Unconsciously, many people usually misuse some financial terms in their daily conversation. The mistaken use of the word sometimes confuses young investors and early entrepreneurs.
Especially entrepreneurs and investors who do not have the basis of formal education regarding finance. One term that is already very familiar, but still very gray in its meaning is revenue and income.
Most people use this term very often interchangeably, but sometimes in the wrong context. This term does sound very similar, even from its meaning, but it turns out to be different in the concept of understanding.
Then, what is the difference between Revenue and Income?
Definition of Revenue
Revenue, a word that usually will always appear at the very top of the operating income statement. Usually, this consists of the total amount of cash generated through the sale of a product or service that is the main operational activities for a business.
The results of the revenue usually also reduced by returns or discounts. In other words, revenue is a net profit generated by business people in a certain period.
For example, you have a food business. Then, your revenue will come from total food sales over a certain time (usually calculated monthly). If you give a discount, then you can subtract the count generated by the total discount that you give to consumers.

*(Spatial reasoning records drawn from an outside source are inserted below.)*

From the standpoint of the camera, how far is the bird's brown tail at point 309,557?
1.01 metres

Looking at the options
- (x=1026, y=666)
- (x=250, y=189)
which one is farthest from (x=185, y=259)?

Apart from that, sometimes some types of businesses may also have alternative sources of income from investment or other asset sales. However, you cannot calculate the fund as revenue because it does not come from the main operations of a business.
The total funds generated outside the main operation can be entered into other parts of the income statement.
Definition of Income
Income turns out to have a different meaning from revenue. In the financial context, income almost always refers to net income.
It usually refers as net income because the amount can represent the total amount of cash leftover from the original amount of revenue after taking into account all existing costs and additional income.
Existing costs include the cost of goods sold, operational costs such as rent, utilities, salaries, etc. Whereas for additional income, it usually comes from some income including interest that has accumulated on investments or funds that come from the sale of intangible assets or physical assets, such as equipment or bonds.